Pongamos el caso de los dependientes de las tiendas y almacenes: ¿cuáles son sus condiciones laborales? Hablemos de horarios, contratos sin beneficios, falta de acceso a medios de transporte público, etc. Aquí funciona la biopolítica en forma invertida: la inversión que los trabajadores tienen que hacer en sus cuerpos para llegar a ser aceptables. Lo interesante aquí también es ver cómo se retuerce esta lógica dentro de la amalgama racista y clasista guatemalteca en tiendas como Fetiche o Zara que, en épocas específicas, contratan personal temporal con un claro objetivo en mente: “atraer a gente como tú”. “Como tú” –entiéndase a la gente que consume y “pasea” en estos espacios. A la que es natural ver sentada en Barista Cayalá.

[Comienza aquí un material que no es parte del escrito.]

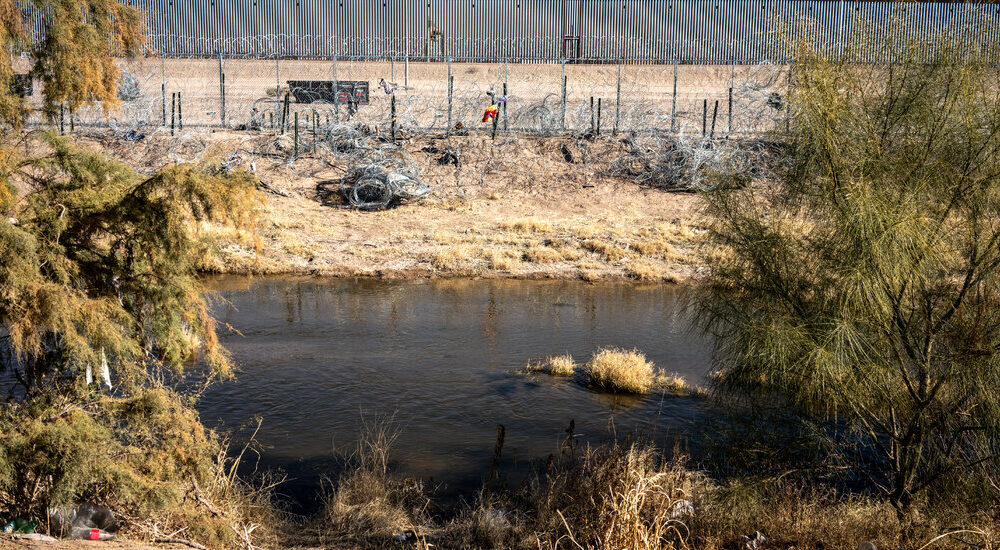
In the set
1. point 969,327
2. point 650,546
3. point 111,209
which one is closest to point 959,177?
point 969,327

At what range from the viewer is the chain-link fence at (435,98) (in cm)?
3105

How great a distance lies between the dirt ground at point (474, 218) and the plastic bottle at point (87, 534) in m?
12.4

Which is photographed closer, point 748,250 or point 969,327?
point 969,327

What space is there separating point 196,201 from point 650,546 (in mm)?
4749

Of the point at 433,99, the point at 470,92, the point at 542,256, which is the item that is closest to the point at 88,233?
the point at 542,256

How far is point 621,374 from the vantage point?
14.2 m

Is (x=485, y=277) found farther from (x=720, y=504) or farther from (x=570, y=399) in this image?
(x=720, y=504)

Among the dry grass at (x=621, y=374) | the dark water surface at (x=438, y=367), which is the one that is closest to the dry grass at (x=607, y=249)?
the dark water surface at (x=438, y=367)

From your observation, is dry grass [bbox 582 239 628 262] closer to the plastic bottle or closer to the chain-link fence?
the chain-link fence

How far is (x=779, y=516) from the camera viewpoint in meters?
8.52

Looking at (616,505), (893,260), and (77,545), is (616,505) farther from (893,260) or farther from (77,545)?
(77,545)

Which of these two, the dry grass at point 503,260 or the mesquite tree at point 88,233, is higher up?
the mesquite tree at point 88,233

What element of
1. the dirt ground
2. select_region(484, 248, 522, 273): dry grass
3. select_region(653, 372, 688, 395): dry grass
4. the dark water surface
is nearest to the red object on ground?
the dirt ground

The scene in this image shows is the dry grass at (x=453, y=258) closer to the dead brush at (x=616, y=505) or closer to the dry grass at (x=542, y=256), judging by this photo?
the dry grass at (x=542, y=256)
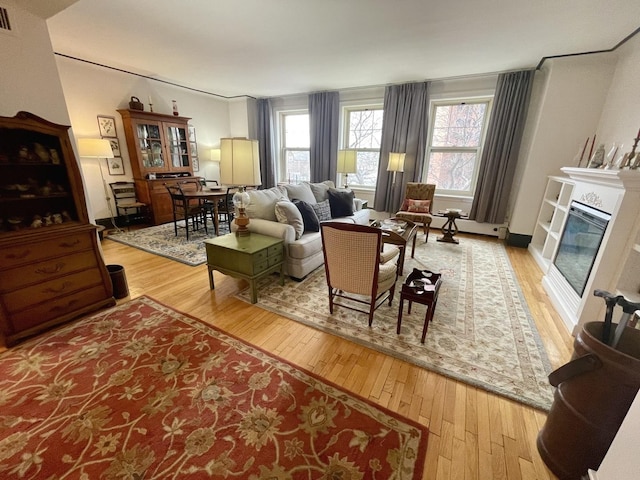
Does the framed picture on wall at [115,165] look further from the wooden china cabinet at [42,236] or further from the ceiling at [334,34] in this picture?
the wooden china cabinet at [42,236]

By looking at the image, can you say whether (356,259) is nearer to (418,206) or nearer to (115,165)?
(418,206)

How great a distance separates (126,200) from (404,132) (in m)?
5.53

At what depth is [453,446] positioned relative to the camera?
130cm

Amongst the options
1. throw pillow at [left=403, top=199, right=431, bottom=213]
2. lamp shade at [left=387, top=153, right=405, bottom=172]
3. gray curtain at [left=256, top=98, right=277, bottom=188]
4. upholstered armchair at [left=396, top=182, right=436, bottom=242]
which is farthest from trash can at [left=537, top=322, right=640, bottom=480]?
gray curtain at [left=256, top=98, right=277, bottom=188]

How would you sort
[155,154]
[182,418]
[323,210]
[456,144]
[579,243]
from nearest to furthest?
1. [182,418]
2. [579,243]
3. [323,210]
4. [456,144]
5. [155,154]

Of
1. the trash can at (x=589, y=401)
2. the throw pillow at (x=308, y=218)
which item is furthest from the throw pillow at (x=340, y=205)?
the trash can at (x=589, y=401)

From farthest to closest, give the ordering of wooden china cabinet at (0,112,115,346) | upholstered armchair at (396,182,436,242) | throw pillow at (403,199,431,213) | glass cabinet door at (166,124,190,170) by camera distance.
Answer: glass cabinet door at (166,124,190,170) < throw pillow at (403,199,431,213) < upholstered armchair at (396,182,436,242) < wooden china cabinet at (0,112,115,346)

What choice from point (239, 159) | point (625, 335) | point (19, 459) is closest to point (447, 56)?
point (239, 159)

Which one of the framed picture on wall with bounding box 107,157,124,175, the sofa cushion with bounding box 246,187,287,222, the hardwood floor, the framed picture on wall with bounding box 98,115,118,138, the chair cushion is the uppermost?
the framed picture on wall with bounding box 98,115,118,138

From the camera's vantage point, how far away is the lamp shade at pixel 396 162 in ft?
15.8

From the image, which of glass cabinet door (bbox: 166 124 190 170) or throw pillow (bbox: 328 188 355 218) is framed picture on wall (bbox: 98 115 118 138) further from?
throw pillow (bbox: 328 188 355 218)

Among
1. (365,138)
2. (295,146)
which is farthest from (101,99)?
(365,138)

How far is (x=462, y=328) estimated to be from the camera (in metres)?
2.19

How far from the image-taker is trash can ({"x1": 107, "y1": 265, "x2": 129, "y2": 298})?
2499mm
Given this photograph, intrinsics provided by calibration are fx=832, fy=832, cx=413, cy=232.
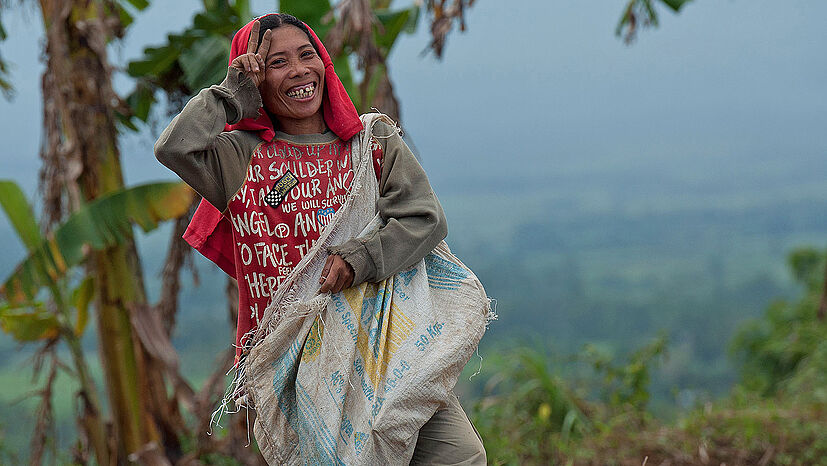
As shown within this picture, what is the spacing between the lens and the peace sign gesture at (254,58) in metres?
1.99

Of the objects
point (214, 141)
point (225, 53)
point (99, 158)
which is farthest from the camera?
point (99, 158)

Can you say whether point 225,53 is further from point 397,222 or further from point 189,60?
point 397,222

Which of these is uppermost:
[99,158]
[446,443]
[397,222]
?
[99,158]

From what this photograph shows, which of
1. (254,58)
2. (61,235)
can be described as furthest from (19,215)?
(254,58)

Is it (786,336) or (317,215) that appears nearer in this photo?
(317,215)

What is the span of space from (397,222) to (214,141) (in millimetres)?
479

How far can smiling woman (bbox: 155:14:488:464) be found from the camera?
77.4 inches

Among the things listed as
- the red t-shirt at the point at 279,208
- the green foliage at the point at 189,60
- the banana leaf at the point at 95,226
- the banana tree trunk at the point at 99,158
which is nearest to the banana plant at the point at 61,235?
the banana leaf at the point at 95,226

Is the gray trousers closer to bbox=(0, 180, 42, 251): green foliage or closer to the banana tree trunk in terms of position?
the banana tree trunk

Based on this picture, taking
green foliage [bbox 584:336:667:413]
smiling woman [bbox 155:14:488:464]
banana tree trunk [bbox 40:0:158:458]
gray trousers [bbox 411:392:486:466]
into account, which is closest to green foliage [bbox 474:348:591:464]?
green foliage [bbox 584:336:667:413]

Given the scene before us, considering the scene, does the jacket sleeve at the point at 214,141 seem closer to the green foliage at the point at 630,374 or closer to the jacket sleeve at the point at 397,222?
the jacket sleeve at the point at 397,222

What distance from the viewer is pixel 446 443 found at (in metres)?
2.07

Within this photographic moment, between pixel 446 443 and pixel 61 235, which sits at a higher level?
pixel 61 235

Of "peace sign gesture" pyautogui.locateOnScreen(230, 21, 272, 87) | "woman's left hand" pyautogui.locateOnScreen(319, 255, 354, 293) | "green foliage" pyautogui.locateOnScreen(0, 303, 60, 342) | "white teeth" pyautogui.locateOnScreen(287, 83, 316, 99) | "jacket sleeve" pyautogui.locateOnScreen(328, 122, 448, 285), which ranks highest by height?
"peace sign gesture" pyautogui.locateOnScreen(230, 21, 272, 87)
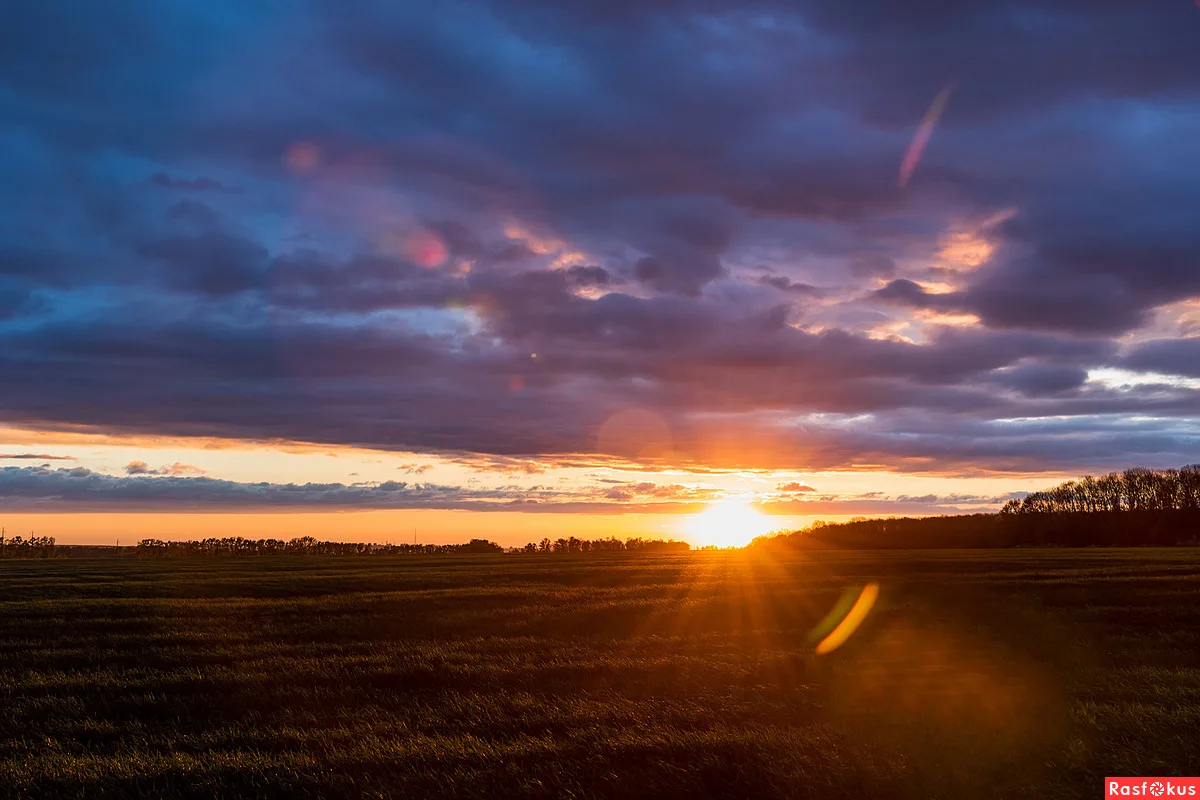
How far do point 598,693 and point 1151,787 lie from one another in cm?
1014

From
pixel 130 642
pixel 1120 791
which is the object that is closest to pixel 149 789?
pixel 1120 791

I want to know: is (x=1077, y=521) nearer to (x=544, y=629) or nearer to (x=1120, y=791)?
(x=544, y=629)

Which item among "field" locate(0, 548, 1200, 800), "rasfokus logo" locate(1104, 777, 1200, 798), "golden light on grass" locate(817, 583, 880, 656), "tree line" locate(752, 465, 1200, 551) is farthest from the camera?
"tree line" locate(752, 465, 1200, 551)

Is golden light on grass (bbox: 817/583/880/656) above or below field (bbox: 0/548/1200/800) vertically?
below

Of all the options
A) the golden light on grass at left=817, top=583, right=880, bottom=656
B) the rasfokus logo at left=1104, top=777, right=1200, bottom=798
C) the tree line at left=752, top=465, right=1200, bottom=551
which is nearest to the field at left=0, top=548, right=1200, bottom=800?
the rasfokus logo at left=1104, top=777, right=1200, bottom=798

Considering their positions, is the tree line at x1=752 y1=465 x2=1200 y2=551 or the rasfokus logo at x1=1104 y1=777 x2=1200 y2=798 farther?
the tree line at x1=752 y1=465 x2=1200 y2=551

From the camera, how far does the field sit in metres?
11.9

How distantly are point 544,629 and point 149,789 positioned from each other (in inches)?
677

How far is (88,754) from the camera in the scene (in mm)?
14094

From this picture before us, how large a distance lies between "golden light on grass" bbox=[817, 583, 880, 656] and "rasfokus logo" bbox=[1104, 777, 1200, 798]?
1174cm

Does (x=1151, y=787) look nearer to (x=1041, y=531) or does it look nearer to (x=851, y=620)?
(x=851, y=620)

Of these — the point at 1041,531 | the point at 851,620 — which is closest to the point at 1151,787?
the point at 851,620

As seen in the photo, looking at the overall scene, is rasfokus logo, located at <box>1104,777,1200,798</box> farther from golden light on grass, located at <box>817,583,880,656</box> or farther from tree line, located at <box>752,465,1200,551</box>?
tree line, located at <box>752,465,1200,551</box>

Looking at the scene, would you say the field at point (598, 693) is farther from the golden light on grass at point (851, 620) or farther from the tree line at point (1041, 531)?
the tree line at point (1041, 531)
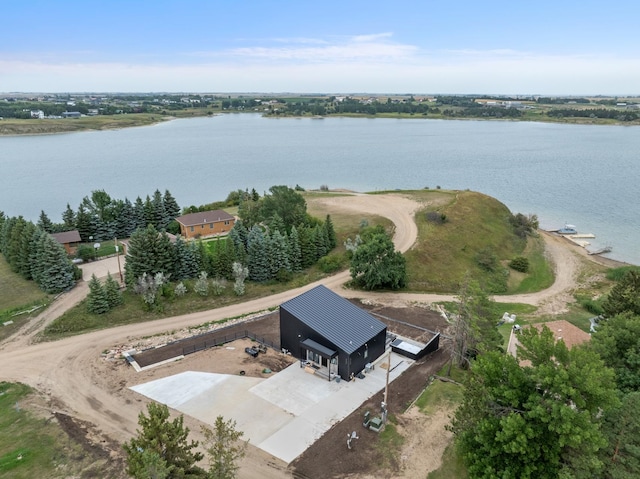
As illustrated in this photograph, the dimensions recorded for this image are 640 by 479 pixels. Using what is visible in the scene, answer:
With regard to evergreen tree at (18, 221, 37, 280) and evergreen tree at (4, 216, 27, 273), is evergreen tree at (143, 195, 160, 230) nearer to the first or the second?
evergreen tree at (4, 216, 27, 273)

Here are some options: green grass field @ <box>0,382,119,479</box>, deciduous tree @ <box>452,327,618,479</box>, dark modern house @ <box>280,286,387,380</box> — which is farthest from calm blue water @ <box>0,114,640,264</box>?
green grass field @ <box>0,382,119,479</box>

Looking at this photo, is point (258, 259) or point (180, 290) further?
point (258, 259)

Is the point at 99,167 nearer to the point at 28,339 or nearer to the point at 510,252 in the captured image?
the point at 28,339

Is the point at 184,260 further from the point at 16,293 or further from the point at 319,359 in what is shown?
the point at 319,359

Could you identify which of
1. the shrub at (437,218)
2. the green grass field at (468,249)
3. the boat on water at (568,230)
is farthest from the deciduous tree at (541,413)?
the boat on water at (568,230)

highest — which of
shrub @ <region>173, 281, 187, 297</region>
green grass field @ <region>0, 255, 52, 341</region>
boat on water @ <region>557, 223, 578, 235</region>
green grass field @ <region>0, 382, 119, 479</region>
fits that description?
shrub @ <region>173, 281, 187, 297</region>

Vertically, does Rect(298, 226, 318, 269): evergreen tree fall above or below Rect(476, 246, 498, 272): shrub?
above

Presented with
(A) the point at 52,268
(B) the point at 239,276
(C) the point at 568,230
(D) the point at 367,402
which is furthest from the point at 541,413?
(C) the point at 568,230
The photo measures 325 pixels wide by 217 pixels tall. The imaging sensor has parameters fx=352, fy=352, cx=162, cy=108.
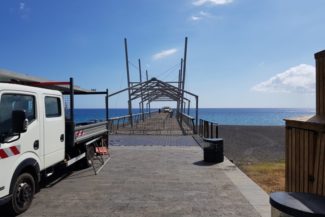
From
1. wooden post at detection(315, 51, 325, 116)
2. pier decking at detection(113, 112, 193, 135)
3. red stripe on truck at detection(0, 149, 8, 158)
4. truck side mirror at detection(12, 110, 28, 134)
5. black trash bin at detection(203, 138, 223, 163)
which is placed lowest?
pier decking at detection(113, 112, 193, 135)

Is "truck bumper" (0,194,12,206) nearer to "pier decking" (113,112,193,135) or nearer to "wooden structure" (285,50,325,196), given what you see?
"wooden structure" (285,50,325,196)

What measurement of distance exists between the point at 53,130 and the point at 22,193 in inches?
62.8

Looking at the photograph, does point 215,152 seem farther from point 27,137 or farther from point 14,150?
point 14,150

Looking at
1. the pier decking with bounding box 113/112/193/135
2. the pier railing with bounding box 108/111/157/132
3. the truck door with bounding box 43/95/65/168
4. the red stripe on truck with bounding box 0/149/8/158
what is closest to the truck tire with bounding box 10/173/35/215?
the red stripe on truck with bounding box 0/149/8/158

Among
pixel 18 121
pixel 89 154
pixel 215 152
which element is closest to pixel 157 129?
pixel 215 152

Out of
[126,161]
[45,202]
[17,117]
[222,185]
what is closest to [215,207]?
[222,185]

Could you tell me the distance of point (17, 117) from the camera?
5.14 metres

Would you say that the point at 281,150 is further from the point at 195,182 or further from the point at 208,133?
the point at 195,182

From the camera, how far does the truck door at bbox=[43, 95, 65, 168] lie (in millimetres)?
6747

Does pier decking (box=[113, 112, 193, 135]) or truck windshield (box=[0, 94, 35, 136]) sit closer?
truck windshield (box=[0, 94, 35, 136])

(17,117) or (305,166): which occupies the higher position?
(17,117)

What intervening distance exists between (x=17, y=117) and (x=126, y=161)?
21.1 feet

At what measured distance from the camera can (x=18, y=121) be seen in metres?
5.18

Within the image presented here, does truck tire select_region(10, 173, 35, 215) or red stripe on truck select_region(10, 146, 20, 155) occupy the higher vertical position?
red stripe on truck select_region(10, 146, 20, 155)
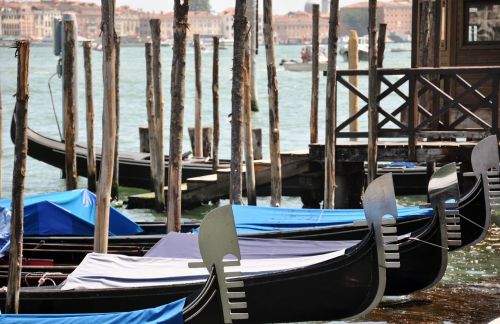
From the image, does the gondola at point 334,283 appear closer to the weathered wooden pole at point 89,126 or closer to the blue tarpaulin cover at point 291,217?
the blue tarpaulin cover at point 291,217

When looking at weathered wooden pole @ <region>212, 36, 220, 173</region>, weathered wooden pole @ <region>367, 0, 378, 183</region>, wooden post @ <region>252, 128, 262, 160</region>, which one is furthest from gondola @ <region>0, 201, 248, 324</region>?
wooden post @ <region>252, 128, 262, 160</region>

En las lógicas comerciales, tampoco se puede perder de vista los flujos inversionistas. ¿Por qué al mismo tiempo que decaen y cierran los centros comerciales en Estados Unidos se propaga el boom de los centros comerciales en América Latina y en otras partes de las llamadas economías emergentes? Estamos también invisibilizando las luchas económicas en torno a los espacios territoriales que no difieren en mucho a las históricas luchas por la tierra. Hay que seguir las huellas de los capitales transnacionales y locales inmersos en esta ola del mall. Los cines acaparados en Cinépolis, ese gran motor de inversión que cuenta ahora con capitales de la India, no son más que un pequeño recuadro del mapa del movimiento de capitales, legales e ilegales, que circulan alrededor de la maquinaria de los centros comerciales. Ojalá también pudiera verse con detenimiento las dinámicas establecidas, por ejemplo, con la proliferación de tarjetas de crédito en ciertas tiendas o supermercados y la extensión de la deuda crediticia. Estamos regando una planta que nos envuelve a todos, como las Flores del Mall de Mazzotti.
 

*Las Flores del Mall es un poemario del peruano José Antonio Mazzotti. 

Podríamos decir, incluso, que Cayalá no necesita de muros físicos o garitas perimetrales porque la segregación cultural, racial y de clase en Guatemala está tan presente en el inconsciente colectivo que cualquiera es capaz de leer de primas a primeras si es ciudadano o sospechoso.